**Selected text:**
========================================
To verify this, execute the file containing your DCG rules and then type: listing.
If your file contains the clause a --> b, c., then somewhere in the result you should see something like:

a(A, C) :-
    b(A, B),
    c(B, C).

The Prolog interpreter is kind enough to generate these clauses automatically for us. But we still need to provide the two arguments when using the grammar, as when we call the predicate s (see above).

Thanks to Prolog reversibility, the same grammar can be used both for analysis and for generation (here, the ‘;’ is used to ask for further solutions).

?- s(S,[]).
========================================
**Set of tasks:**
1) In two sentences, what does the Prolog DCG excerpt say?
2) In the Prolog DCG excerpt, what is the ';' used for?
3) Carry the Prolog DCG excerpt forward from its final line.
The records have nothing to do with the Prolog DCG excerpt.
========================================
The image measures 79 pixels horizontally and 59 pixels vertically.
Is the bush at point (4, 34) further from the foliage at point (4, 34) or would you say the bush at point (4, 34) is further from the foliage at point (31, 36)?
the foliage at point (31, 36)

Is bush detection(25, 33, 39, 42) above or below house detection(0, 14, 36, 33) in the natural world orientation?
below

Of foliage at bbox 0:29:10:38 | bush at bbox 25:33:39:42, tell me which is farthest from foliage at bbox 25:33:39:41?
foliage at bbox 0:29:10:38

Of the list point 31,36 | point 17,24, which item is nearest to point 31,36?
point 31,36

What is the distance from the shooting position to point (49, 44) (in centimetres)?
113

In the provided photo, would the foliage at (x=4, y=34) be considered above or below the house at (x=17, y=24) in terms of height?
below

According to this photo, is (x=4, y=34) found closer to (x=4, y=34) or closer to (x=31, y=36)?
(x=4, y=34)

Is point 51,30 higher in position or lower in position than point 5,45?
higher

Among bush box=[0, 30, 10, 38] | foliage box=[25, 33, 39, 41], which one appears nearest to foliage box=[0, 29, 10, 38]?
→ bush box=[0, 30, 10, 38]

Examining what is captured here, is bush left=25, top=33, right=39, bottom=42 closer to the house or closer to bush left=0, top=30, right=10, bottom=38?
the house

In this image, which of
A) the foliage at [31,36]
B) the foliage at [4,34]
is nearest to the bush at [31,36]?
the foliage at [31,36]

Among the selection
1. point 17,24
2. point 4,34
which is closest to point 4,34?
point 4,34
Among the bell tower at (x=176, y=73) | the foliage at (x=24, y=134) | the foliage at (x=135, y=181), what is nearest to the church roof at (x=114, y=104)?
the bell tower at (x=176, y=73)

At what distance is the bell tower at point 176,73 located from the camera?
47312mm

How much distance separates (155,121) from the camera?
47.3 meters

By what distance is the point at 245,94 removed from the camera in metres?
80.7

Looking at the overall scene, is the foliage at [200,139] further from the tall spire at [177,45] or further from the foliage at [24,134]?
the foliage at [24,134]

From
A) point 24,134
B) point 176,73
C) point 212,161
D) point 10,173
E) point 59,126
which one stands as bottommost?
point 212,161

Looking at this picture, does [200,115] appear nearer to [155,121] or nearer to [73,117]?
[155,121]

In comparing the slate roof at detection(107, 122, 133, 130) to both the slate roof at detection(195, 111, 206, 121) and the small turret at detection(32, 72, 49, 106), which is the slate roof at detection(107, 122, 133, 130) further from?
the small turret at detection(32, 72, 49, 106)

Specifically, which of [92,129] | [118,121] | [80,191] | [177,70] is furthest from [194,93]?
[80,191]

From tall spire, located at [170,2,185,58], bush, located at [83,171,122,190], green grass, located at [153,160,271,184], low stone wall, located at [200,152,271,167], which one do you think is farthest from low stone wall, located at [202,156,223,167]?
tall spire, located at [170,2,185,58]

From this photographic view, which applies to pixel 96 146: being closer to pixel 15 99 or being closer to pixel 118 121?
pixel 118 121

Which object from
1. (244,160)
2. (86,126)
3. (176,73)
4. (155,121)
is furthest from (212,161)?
========================================
**Answers in order:**
1) Executing a file of DCG rules and typing listing shows clauses that the Prolog interpreter generates automatically, so a --> b, c. appears as something like a(A, C) :- b(A, B), c(B, C). Two arguments must still be provided when using the grammar, and Prolog reversibility lets the same grammar be used for both analysis and generation.

2) It is used to ask for further solutions.

3)
S = [the, dog, grumbles] ;
S = [the, dog, likes] ;
S = [the, dog, gives] ;
S = [the, dog, talks] ;
S = [the, dog, annoys] ;
S = [the, dog, hates] ;
S = [the, dog, cries] ;
S = [the, dog, grumbles, the, dog] ;
S = [the, dog, grumbles, the, daughter] ;
S = [the, dog, grumbles, the, son] ;
S = [the, dog, grumbles, the, sister] ;
S = [the, dog, grumbles, the, aunt] ;
S = [the, dog, grumbles, the, neighbour] ;
S = [the, dog, grumbles, the, cousin] ;
S = [the, dog, grumbles, my, dog] ;
S = [the, dog, grumbles, my, daughter] ;
. . .    
    

    
DCGs can be used to detect structural patterns such as palindromes:

pal --> c(C), pal, c(C). % central recursion
pal --> c(C), c(C). % termination for an even list
pal --> c(_). % termination for an odd list

c(C) --> [C], {member(C,[0,1,2,3,4,5,6,7,8,9])}. % Prolog code embedded in DCG using { }

?- pal([3,2,1,2,3], []).
    true.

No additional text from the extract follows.